#### Complete the following
A – Decide whether each statement agrees with the forum thread about the Marche de triomphe recording. Answer yes or no for each, quoting the words of the thread that settle it: (i) the recording date given is 6/2003; (ii) the Archiv release is a set of two discs; (iii) Markus Linke plays trumpet.
B – In the forum thread about the Marche de triomphe recording, write out the passage that begins with the words "Playing time: 71'07" and stops after "Recording date: 6/2003.", substituting "Total running time" for "Playing time".

#### Text block
(begin)
# From which recording is this Marche de triomphe performance?



## JSBach85 (Feb 18, 2017)

I hope someone may help me. I have been listening no less than 50 times this performance of Marche de triomphe by M.A.Charpentier:






I know the performers are Musica Antiqua Koln - Goebel but from which recording/cd?

Thank you in advance.


----------



## Pugg (Aug 8, 2014)

Charpentier: Musique Sacrée
Musica Antiqua Köln - Reinhard Goebel
Archiv 474 507-2 A H (1 CD)

Contents:

Marc-Antoine Charpentier (1643-1704):
- Marche de triomphe pour les violons, trompettes, timbales, flûtes et hautbois H. 547/1
- Messe pour plusieurs instruments au lieu des orgues H. 513
- Fanfare à 2 trompettes H. deest
- Offerte pour l'orgue et pour les violons, flûtes et hautbois H. 514
- [Symphonies] pour un reposoir H. 508
- Ouverture pour l'église H. 524
- Symphonies pour un reposoir H. 515
- Offerte non encore exécutée H. 522
- Concert pour quatre parties de violes H. 545
- Pour un reposoir: Ouverture dès que la procession paraît H. 523
- Second air de trompettes, violons, flûtes et hautbois et timbales H. 547/2

Playing time: 71'07

Performers: Saskia Fikentscher, Wolfgang Dey, Paul van der Linden (oboe); Wolfgang Dey, Katharina Hess, Kerstin de Witt, Saskia Fikentscher, Susanne Hochscheid, Paul van der Linden (recorder); Verena Fischer, Dorothea Steel (flute); Rainer Johannsen, Alain de Rijckere (bassoon); Susan Williams, William Wroth, Geerten Rooze (trumpet); Markus Linke (timpani); Reinhard Goebel, Stephan Schardt, Ilia Korol, Maren Ries, Karin Gutsche (violin); Karlheinz Steeb, Gudrun Höbold, Claudia Steeb, Marie-Luise Geldsetzer, Giovanni Zordan, Chen-Ying Lu (viola); Klaus-Dieter Brandt, Georg Börgers (cello); Heike Johanna Lindner, Anke Böttger (viola da gamba); André Henrich, Ulrich Wedemeier (theorbo); Léon Berben (harpsichord, organ).

Recording date: 6/2003.

Could this be the one?


----------



## JSBach85 (Feb 18, 2017)

Thank you for the information. It's exactly what I was looking for.


----------



## Pugg (Aug 8, 2014)

JSBach85 said:


> Thank you for the information. It's exactly what I was looking for.


No problem, enjoy .

This is the barcode 0028947450726
If you use BookButler you can find bargains.


----------
(end)
Records of spatial reasoning questions
(begin)
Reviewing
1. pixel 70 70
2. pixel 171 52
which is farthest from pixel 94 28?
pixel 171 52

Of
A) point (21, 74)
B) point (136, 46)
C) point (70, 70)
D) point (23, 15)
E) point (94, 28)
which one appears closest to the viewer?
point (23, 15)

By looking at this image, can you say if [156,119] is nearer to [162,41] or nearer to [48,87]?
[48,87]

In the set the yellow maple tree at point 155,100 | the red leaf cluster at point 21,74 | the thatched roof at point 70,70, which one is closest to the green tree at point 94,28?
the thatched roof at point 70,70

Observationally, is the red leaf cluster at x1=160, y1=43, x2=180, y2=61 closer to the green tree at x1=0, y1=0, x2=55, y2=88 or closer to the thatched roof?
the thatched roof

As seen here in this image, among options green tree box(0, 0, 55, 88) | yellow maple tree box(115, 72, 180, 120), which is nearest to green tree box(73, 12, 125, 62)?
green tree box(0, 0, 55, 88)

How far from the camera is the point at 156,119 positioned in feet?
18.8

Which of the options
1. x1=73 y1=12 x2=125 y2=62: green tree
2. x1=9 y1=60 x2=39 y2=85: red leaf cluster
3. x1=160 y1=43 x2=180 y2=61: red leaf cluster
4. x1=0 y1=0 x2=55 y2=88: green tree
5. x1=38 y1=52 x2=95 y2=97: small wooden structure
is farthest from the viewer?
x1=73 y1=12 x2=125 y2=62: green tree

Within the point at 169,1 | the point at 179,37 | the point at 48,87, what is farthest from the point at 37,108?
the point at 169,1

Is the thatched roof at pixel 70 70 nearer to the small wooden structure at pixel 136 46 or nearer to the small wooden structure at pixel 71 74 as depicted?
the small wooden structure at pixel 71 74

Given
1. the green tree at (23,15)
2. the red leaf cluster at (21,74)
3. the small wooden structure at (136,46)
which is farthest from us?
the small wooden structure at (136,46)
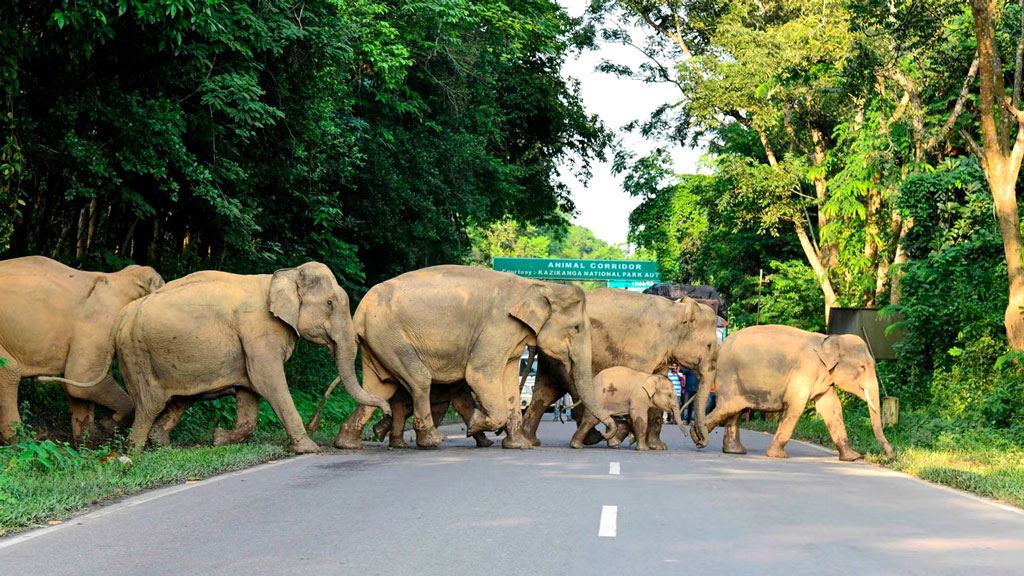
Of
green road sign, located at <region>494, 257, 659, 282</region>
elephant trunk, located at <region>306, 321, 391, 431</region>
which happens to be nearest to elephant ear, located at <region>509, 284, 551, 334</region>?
elephant trunk, located at <region>306, 321, 391, 431</region>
(end)
#### Answers for this exercise
A –
(i) Yes: "Recording date: 6/2003."
(ii) No: "Archiv 474 507-2 A H (1 CD)"
(iii) No: "Markus Linke (timpani)"

B –
Total running time: 71'07

Performers: Saskia Fikentscher, Wolfgang Dey, Paul van der Linden (oboe); Wolfgang Dey, Katharina Hess, Kerstin de Witt, Saskia Fikentscher, Susanne Hochscheid, Paul van der Linden (recorder); Verena Fischer, Dorothea Steel (flute); Rainer Johannsen, Alain de Rijckere (bassoon); Susan Williams, William Wroth, Geerten Rooze (trumpet); Markus Linke (timpani); Reinhard Goebel, Stephan Schardt, Ilia Korol, Maren Ries, Karin Gutsche (violin); Karlheinz Steeb, Gudrun Höbold, Claudia Steeb, Marie-Luise Geldsetzer, Giovanni Zordan, Chen-Ying Lu (viola); Klaus-Dieter Brandt, Georg Börgers (cello); Heike Johanna Lindner, Anke Böttger (viola da gamba); André Henrich, Ulrich Wedemeier (theorbo); Léon Berben (harpsichord, organ).

Recording date: 6/2003.